Andrew Little should apologise to tax expert John Shewan for treating him with utter contempt and total disrespect.

Mr Little has been caught out big time — and it serves him right.

Mr Little got things wrong about Mr Shewan and has to put them right.

So Mr Little issued a retraction — at 5:17pm on Saturday, June 18 — two hours and 18 minutes before kick-off of the Wellington Test.

This is so cynical it is sad. Everybody knows that is the absolutely dead time in a media cycle when it would get the least attention. It is cunning and awful and rude and Mr Little’s actions show why people distrust politicians.

Now things have bounced back on Mr Little and his own credibility is being called into question — and it serves him right.

A lot of this is arcane and complex but it is important because Mr Little is auditioning to be Prime Minister. His actions and his words are important.

Mr Little yesterday repeatedly said that Mr Shewan did not ask him for an apology about incorrect statements made about him.

So then Mr Shewan pulled out a letter to Mr Little that said: “I now request the statement I sent to you yesterday be issued with the following additions: ‘I apologise to Mr Shewan for any embarrassment I have caused him through my statements’.”

Sadly for Mr Little, it doesn’t get much clearer than that. Contrary to his public claims, Mr Shewan asked for an apology.

 

Mr Shewan has produced an excellent report,. Labour has been quoting it in Parliament and saying it is good. But previously Little was accusing Shewan of being involved in helping the Bahamas stay a tax haven. He admits he was totally wrong on this, but won’t apologise to Shewan for the smear of his reputation.

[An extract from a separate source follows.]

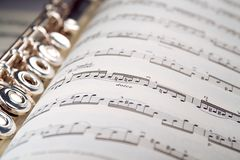 A flute rests inside a musical score. A used flute lies along the spine of an open musical score. Only one line of music is in focus Royalty Free Stock Photos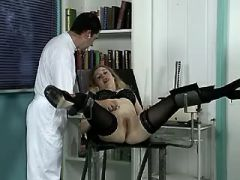 Pregnant blonde in stockings spoiled by doctor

Shewan says Little is lying

June 29th, 2016 at 10:00 am by David Farrar

The Herald reports:

Tax expert John Shewan says that claims by Andrew Little that he did not seek an apology from the Labour leader are misleading.

“The statement that I never asked for an apology is completely incorrect,” Mr Shewan told the Herald today.

Mr Little told reporters this morning that he did not apologise to Mr Shewan, a former PwC chairman, over incorrect statements he made about his background in April because he was never asked to.

“I wasn’t asked to provide an apology. I was asked to provide his assurance that the media report I relied on was wrong.”

He added: “[Mr Shewan] explicitly said ‘I don’t need you to apologise, I want a correction of a statement’, and that’s what I’ve done.” …

But when Mr Little failed to issue a retraction for nearly two months, he wrote back to Mr Little’s office on June 10 and asked for the retraction to be expanded to include an apology.

“I specifically asked for an apology, that being because of the prolonged delay in getting the [comments corrected],” he said.

Mr Shewan said the Labour leader’s office rejected this request. He was also told that any further correspondence should be sent to Mr Little’s lawyer.

On the evening of June 18, a Saturday, Mr Little issued a statement retracting his comments, but stopped short of an apology.

Mr Shewan said he had been reluctant to take legal action while he was undertaking the inquiry into foreign trusts, which was publicly released yesterday.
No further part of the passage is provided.